# READING TEXT
_____
The manufacturers’ reps seem to have picked up this worrisome mood. They reported a big drop in quoting activity and forecast slowing sales gains in the fourth quarter in the just-released third-quarter MAFSI Business Barometer, detailed above.

In response to all this, our forecasting partner John Muldowney, v.p.-marketing, and we have cut our estimates for growth this year by a point—both nominal and real—and pared back the forecast for 2013 about a half point. But we’re still looking at current dollar growth rates in the 3.5% range and real growth of 1.5% to 2%. Which isn’t too bad, really.
_____
# INPUT DATA

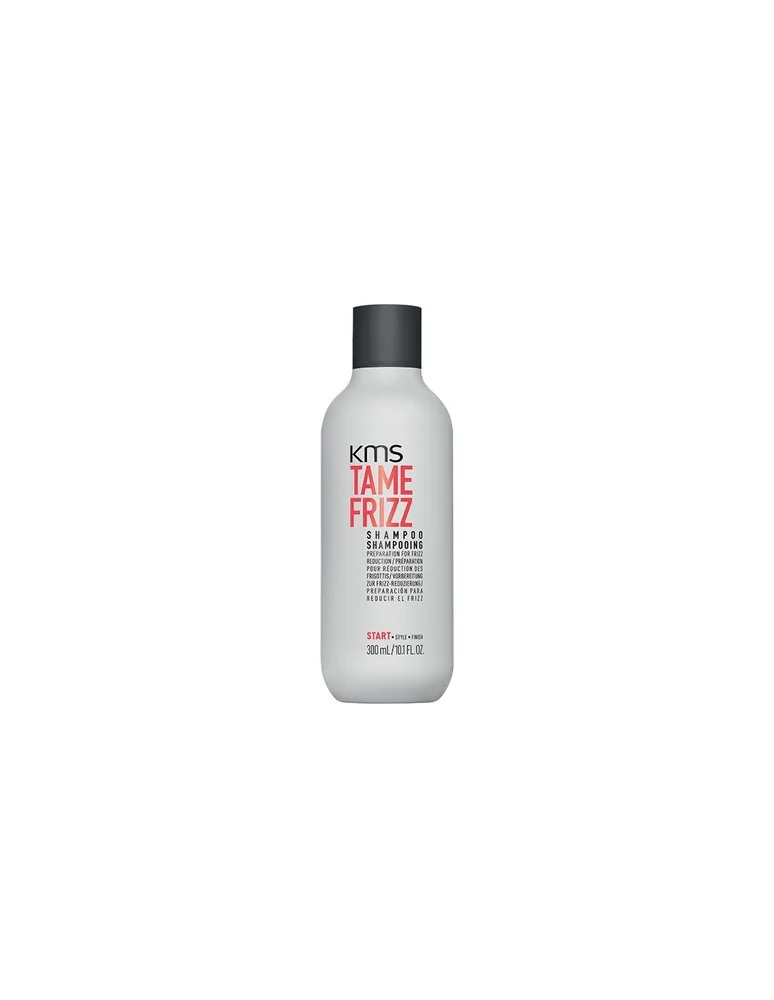 KMS TameFrizz Shampoo 300ml |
_____
# WORK INSTRUCTION A
In the passage on the growth forecast, by how much were this year's growth estimates cut?
# WORK INSTRUCTION B
Continue the passage about the growth forecast and the MAFSI Business Barometer from the point where it ends.

# EXERCISE RESPONSE A
By one point, both nominal and real.

# EXERCISE RESPONSE B
The next few months will almost certainly see some slowing in market activity, thanks to all the uncertainties. But we remain reasonably optimistic for several reasons. The general economy and the employment situation continue to gradually improve. Consumer confidence is running well ahead of nearly all the past four years. Hudson Riehle, senior v.p. at the NRA told our Founding Editor Brian Ward a few weeks ago that the group’s research continues to show lots of pent-up demand for foodservice from frugality-weary consumers. And there is still plenty of pent-up demand for E&S, as operators continue to renovate and replace. The one good number in the NRA’s recent RPI report? Fifty percent of those surveyed said they planned a capital purchase in the next six months, up from 44% in September.

So call your customers, sympathize with their margin pressures, and invite them to join you at The NAFEM Show in a couple months. As they say, “Make it happen.”

Cheers,

 

Robin Ashton

Publisher

rashton@fermag.com “””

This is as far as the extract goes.